88% Zinfandel, 10% Carignane, 2% Petite Sirah
Mazzoni Home Ranch
Deep garnet color. Scented plum and black cherries, toasted oak, complex clay minerals, and savory herbs. Ripe stone fruits on entry, elegant tannins, smooth texture, and showing crushed pepper spice in the finish. EB (4/20)
In 1987, the Oltranti family purchased the Mazzoni Home Ranch vineyard. They began selling grapes from their nineteenth century vines to Ridge in 1996. They planted their fallow terraces to zinfandel in 1998. The quality and complexity improved as the vines matured. We made our first Oltranti bottling in 2004. This excellent vintage produced our third, and a deliciously appealing one. It will be enjoyable now through 2026.
Niccolo and Flora Oltranti purchased the old Mazzoni Home Ranch in 1987. They set about restoring this historic property, working on the buildings (Nic was an engineer) and tending the surviving nineteenth-century vines (Ridge has made Mazzoni Home Ranch from these old vines since 1996). Once the old vines recovered, Nic and son Paul turned to the abandoned hillside vineyards above. Replanted to an old zinfandel field selection, these young vines have begun to produce the quality that seems inherent to this exceptional zinfandel site.
Rainfall: 61.5 inches (above normal)
Weather: A wet winter gave us much needed rain. Cool weather in the spring affected set across all varieties. Several heat spikes in late June, July and August saw temperatures over 105 degrees.
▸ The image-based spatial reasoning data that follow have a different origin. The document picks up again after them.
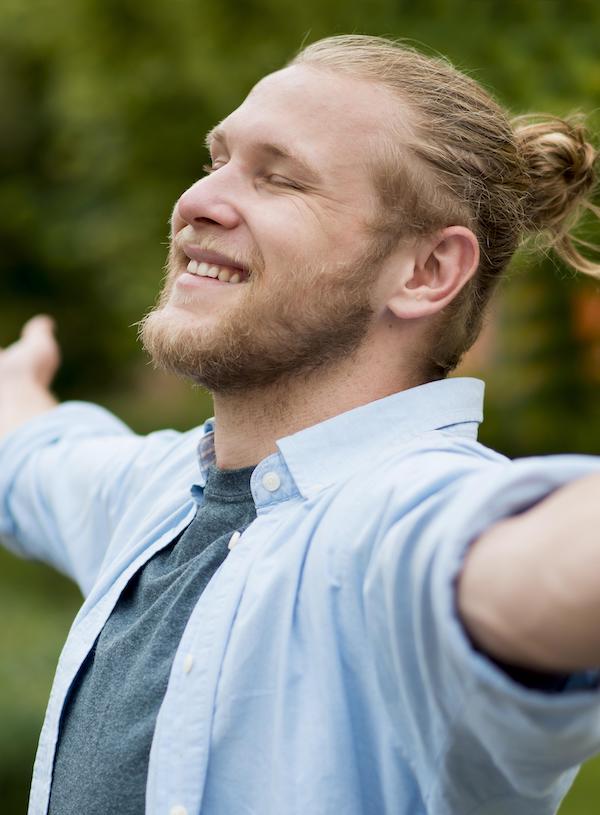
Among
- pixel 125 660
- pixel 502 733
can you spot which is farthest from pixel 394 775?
pixel 125 660

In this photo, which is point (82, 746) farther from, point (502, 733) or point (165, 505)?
point (502, 733)

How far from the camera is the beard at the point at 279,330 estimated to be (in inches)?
73.3

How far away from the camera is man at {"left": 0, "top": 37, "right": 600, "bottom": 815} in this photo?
1.17 m

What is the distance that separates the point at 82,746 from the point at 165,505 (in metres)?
0.51

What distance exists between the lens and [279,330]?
73.6 inches

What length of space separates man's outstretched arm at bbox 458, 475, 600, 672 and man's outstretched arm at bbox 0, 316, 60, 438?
6.49ft

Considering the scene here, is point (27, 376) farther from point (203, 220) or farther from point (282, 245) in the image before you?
point (282, 245)

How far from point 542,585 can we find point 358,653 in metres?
0.47

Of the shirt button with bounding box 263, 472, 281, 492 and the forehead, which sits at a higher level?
the forehead

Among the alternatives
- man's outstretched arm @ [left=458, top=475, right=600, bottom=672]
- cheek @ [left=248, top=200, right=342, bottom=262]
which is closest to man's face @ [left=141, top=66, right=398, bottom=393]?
cheek @ [left=248, top=200, right=342, bottom=262]

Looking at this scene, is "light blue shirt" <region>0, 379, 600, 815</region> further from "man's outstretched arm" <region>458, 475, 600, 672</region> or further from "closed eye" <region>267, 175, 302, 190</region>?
"closed eye" <region>267, 175, 302, 190</region>

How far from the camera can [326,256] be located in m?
1.89

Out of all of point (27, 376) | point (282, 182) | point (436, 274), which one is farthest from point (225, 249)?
point (27, 376)

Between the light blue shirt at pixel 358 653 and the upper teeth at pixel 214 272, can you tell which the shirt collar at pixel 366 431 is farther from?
the upper teeth at pixel 214 272
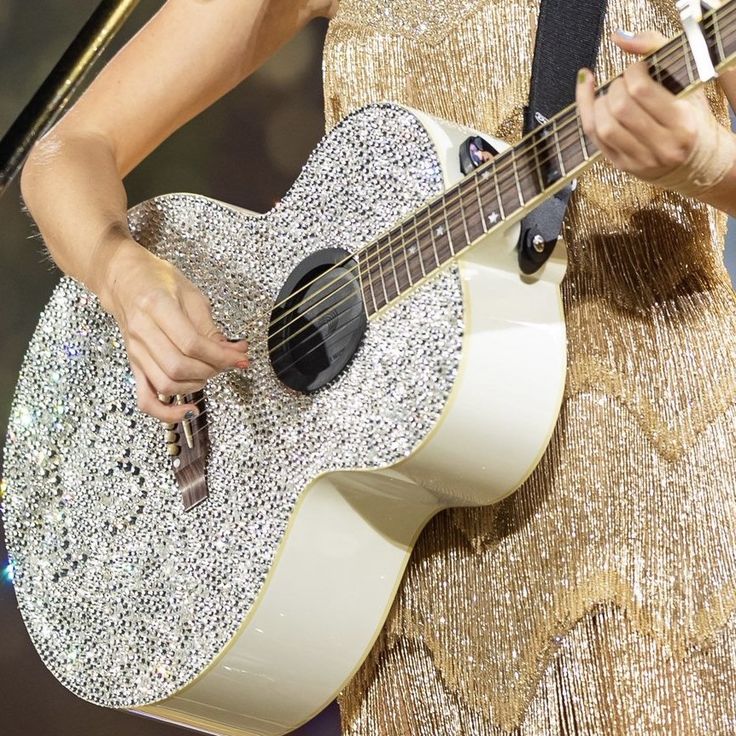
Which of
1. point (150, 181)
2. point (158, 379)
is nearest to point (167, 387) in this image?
point (158, 379)

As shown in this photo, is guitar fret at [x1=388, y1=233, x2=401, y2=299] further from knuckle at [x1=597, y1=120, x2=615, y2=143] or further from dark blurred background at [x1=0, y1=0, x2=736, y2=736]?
dark blurred background at [x1=0, y1=0, x2=736, y2=736]

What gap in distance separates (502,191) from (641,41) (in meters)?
0.14

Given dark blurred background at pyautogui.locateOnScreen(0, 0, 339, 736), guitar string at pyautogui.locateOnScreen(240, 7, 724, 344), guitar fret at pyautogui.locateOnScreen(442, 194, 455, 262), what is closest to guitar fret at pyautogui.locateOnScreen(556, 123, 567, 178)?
guitar string at pyautogui.locateOnScreen(240, 7, 724, 344)

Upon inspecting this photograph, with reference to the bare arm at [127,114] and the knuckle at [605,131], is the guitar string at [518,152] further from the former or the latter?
the bare arm at [127,114]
Harvest started before the Labor Day heat wave hit; we quickly finished harvesting by mid-September.
Harvest Dates: 29 August – 4 September
Grapes: Average Brix 26.7˚
TA: 6.70 g/L
Fermentation: Full Crush, floating cap. 100% natural primary and secondary. Pressed at six days.
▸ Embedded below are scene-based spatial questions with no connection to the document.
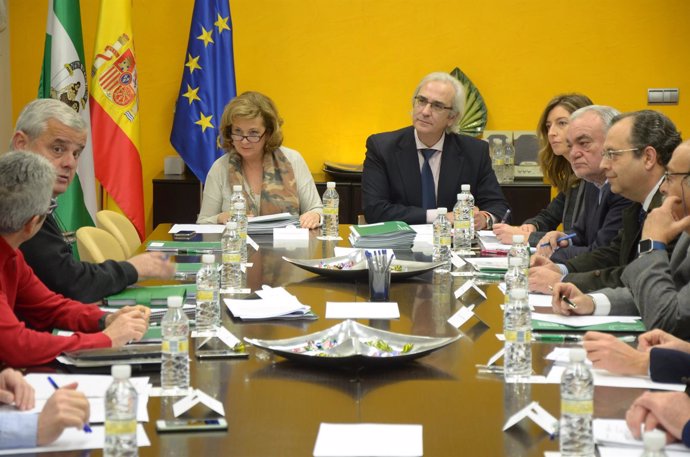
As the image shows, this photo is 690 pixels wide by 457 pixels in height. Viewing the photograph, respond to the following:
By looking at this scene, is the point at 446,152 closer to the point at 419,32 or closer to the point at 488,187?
the point at 488,187

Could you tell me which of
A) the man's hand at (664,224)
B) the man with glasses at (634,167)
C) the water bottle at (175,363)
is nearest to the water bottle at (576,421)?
the water bottle at (175,363)

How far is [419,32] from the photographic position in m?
7.04

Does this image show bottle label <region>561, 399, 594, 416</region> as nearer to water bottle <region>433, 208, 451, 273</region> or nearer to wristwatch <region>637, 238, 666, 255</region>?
wristwatch <region>637, 238, 666, 255</region>

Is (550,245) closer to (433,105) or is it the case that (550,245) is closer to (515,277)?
(433,105)

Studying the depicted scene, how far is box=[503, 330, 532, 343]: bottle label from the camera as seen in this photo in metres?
2.42

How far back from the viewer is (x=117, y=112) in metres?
6.34

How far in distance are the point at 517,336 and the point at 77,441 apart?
1.05m

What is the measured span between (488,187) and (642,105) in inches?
86.0

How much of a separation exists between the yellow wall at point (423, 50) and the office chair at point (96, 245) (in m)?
2.74

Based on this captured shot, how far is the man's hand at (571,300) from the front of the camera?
10.1 ft

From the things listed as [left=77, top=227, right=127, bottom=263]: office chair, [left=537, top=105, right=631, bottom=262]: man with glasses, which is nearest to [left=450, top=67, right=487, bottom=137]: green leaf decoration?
[left=537, top=105, right=631, bottom=262]: man with glasses

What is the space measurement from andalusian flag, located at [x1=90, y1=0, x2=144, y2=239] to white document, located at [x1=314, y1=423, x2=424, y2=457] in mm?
4580

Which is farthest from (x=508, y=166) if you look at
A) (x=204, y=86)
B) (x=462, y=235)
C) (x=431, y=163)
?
(x=462, y=235)

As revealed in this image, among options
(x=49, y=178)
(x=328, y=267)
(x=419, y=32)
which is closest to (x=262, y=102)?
(x=328, y=267)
Barrels: 100% air-dried American oak barrels (15% two years-old and 85% three years-old).
Aging: Twenty months in barrel
Oltranti Ranch Vineyard grapes, hand-harvested; destemmed and crushed; fermented on the native yeasts, followed by full malolactic on the naturally occurring bacteria; 0.67g/L tartaric acid, 4% water addition; oak from barrel aging; minimum effective sulfur for this wine (35 ppm at crush, 155ppm over the course of aging). Depth filtration at bottling. In keeping with our philosophy of minimal intervention, this is the sum of our actions.